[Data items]
======

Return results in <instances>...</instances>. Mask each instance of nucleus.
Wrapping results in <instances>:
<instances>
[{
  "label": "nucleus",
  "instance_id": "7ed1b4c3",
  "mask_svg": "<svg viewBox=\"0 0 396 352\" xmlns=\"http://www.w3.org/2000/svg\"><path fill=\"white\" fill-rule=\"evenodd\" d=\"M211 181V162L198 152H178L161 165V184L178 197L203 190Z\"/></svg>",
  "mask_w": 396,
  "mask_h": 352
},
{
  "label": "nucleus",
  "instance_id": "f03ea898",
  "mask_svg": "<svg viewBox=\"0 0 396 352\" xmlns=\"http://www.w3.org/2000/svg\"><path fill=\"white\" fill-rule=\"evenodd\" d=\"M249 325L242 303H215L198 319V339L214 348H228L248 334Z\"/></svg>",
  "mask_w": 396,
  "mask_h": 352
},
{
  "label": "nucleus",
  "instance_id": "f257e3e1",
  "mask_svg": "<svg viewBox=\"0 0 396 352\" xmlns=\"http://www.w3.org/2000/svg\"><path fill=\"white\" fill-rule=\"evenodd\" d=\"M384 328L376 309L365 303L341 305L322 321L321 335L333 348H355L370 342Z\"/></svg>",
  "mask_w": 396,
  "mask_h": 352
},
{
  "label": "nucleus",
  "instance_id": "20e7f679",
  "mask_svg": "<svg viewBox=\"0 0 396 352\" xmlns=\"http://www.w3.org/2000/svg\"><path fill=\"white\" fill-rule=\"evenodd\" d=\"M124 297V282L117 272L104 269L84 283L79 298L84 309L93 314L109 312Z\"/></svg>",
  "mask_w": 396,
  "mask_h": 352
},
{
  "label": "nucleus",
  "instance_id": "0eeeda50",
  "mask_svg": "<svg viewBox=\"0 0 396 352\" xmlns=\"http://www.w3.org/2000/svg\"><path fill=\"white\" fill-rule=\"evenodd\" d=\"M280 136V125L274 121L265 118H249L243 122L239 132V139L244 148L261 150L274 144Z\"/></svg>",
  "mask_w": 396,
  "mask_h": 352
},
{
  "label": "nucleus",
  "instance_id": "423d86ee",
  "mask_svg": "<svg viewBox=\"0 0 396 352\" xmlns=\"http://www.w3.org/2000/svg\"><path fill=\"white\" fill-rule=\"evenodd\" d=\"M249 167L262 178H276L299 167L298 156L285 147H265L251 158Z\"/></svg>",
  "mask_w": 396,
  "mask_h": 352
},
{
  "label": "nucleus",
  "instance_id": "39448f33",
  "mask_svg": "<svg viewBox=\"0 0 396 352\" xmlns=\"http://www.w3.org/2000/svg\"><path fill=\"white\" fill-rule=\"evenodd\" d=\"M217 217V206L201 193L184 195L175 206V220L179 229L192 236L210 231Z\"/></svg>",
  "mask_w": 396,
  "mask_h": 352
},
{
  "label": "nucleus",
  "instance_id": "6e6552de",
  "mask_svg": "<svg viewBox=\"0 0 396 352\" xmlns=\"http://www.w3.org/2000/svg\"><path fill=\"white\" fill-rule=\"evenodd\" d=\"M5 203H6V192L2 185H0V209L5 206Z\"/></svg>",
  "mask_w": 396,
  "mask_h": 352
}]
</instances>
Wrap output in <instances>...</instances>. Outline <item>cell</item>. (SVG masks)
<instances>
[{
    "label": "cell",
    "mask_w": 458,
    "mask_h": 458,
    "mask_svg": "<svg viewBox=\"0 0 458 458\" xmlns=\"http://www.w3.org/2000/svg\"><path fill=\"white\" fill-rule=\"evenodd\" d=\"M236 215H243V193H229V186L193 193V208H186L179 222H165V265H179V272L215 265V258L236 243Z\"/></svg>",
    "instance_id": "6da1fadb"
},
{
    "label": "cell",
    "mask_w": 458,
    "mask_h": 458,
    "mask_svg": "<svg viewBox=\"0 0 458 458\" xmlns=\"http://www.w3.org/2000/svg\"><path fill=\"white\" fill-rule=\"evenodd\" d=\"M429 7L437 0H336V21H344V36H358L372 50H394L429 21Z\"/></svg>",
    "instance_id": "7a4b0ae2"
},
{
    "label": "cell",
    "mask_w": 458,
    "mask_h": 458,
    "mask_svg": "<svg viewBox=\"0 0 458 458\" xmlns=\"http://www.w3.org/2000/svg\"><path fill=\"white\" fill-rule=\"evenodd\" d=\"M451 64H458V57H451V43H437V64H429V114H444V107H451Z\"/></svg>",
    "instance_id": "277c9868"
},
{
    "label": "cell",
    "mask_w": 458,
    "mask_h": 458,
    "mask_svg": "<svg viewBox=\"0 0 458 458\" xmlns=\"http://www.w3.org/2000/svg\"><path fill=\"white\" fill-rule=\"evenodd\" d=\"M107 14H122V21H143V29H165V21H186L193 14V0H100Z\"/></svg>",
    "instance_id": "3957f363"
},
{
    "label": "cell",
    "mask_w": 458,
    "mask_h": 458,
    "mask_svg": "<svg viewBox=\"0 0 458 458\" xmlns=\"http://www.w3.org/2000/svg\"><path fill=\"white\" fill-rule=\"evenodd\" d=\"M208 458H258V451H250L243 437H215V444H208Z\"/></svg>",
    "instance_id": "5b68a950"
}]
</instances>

======

**Task statement**:
Which lines of the items above contain the string "instances"? Gather every one of them, treating uppercase and lowercase as different.

**Task response**:
Return results in <instances>...</instances>. Mask each instance of nucleus.
Wrapping results in <instances>:
<instances>
</instances>
Wrap output in <instances>...</instances>. Outline <item>cell</item>. (SVG masks)
<instances>
</instances>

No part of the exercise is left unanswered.